===== READING TEXT

Ms. Morelli and others from major organizations say they think some less-qualified helpers are getting in the way—and that misdirected private efforts may even be putting the lives of both migrants and volunteers at risk. “Everyone recognizes [the volunteer efforts],” she said. But “now it’s time to bring professionals.”

On a recent sunny day, volunteers jostled on the beach as dinghies bobbed toward the shore. Helpers spread along the coastline waved and shouted to migrant-filled boats, competing to draw them to their area of the beach. English, Swedish, Hebrew and Spanish mixed with the migrants’ Arabic, Farsi and Urdu.

As a dinghy bearing more than 60 people landed, a scrum of volunteers hollered, the noise and confusion making babies aboard cry. An American woman waded into the sea, shouting: “I’m the baby-hugger, I’m the baby-hugger.” Others rushed to help children and women off the boat first and distribute thermal blankets.

Some less-than-expert sailors are venturing out to sea to perform rescues using flimsy dinghies recovered from the refugees and migrants who have arrived. Qualified lifesavers operating on the island, even some volunteer groups, say they are aghast.

==========
===== DATASET EXTRACT

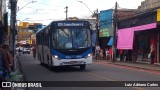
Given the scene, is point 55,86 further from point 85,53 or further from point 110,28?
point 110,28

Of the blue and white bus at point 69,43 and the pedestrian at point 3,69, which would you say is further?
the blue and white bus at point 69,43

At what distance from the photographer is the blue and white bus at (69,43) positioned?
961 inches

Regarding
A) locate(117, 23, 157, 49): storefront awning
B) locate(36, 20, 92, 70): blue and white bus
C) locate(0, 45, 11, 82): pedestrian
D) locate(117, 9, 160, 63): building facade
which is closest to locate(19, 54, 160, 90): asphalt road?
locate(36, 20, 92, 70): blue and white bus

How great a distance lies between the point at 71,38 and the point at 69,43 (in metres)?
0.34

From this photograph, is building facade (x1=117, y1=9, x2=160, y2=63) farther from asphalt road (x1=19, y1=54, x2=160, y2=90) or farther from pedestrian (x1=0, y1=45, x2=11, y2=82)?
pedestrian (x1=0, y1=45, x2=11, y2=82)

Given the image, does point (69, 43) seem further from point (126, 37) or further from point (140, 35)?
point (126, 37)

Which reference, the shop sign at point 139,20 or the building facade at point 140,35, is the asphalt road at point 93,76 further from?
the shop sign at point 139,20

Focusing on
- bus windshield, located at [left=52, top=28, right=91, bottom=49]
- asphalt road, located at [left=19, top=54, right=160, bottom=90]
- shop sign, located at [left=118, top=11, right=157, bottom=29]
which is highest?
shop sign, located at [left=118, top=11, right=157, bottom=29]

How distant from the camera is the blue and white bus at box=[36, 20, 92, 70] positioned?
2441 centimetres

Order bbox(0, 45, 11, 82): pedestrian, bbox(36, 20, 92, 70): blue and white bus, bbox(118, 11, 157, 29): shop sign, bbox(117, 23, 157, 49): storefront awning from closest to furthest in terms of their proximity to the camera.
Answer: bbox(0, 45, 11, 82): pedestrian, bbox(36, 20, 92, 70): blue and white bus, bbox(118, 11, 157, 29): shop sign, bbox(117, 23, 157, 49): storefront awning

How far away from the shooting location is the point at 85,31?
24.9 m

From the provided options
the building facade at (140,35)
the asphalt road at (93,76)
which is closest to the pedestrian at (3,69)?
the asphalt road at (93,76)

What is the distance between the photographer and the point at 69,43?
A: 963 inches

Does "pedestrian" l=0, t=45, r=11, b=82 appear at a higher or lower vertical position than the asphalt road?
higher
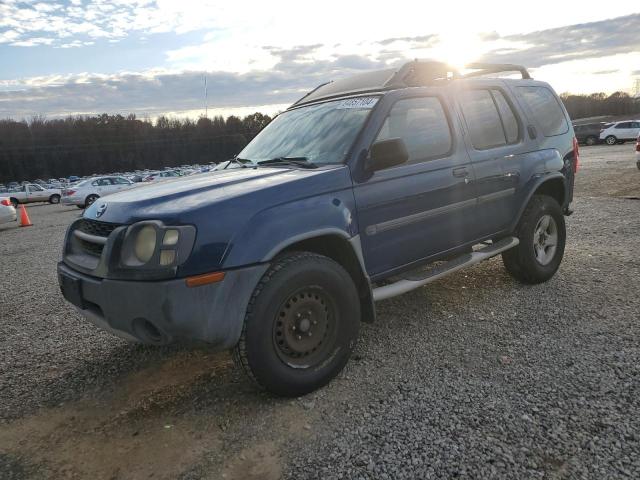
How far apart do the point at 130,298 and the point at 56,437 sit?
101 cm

==========
===== DATASET EXTRACT

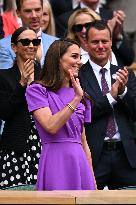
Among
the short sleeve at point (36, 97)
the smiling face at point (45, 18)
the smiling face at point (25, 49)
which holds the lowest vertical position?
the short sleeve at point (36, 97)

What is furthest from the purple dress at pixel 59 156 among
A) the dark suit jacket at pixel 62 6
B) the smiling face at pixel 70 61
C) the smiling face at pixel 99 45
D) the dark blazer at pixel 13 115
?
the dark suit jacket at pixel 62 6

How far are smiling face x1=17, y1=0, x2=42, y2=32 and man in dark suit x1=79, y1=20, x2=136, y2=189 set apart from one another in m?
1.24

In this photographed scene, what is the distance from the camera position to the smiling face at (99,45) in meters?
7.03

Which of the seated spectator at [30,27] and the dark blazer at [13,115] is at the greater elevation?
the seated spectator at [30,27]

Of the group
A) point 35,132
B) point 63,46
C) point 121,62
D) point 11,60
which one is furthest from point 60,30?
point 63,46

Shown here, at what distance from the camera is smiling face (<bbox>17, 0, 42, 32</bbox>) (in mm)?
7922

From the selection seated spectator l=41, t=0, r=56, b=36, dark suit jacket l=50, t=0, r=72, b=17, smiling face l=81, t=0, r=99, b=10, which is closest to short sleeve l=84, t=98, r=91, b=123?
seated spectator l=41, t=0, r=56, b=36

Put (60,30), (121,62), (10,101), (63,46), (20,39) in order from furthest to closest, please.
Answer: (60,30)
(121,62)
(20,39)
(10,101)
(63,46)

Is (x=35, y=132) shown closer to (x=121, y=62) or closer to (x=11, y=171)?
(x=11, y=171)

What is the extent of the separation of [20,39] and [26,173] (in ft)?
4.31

==========
===== DATASET EXTRACT

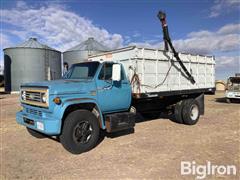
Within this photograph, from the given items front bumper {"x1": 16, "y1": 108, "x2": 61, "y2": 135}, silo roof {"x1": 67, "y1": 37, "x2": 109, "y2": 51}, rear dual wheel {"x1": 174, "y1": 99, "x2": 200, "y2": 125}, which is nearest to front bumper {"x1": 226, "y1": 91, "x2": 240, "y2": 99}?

==========

TASK
Please reproduce part of the article about volunteers meeting migrant boats word for word. Begin at the words "As a dinghy" and stop after "distribute thermal blankets.".

EXERCISE SOLUTION
As a dinghy bearing more than 60 people landed, a scrum of volunteers hollered, the noise and confusion making babies aboard cry. An American woman waded into the sea, shouting: “I’m the baby-hugger, I’m the baby-hugger.” Others rushed to help children and women off the boat first and distribute thermal blankets.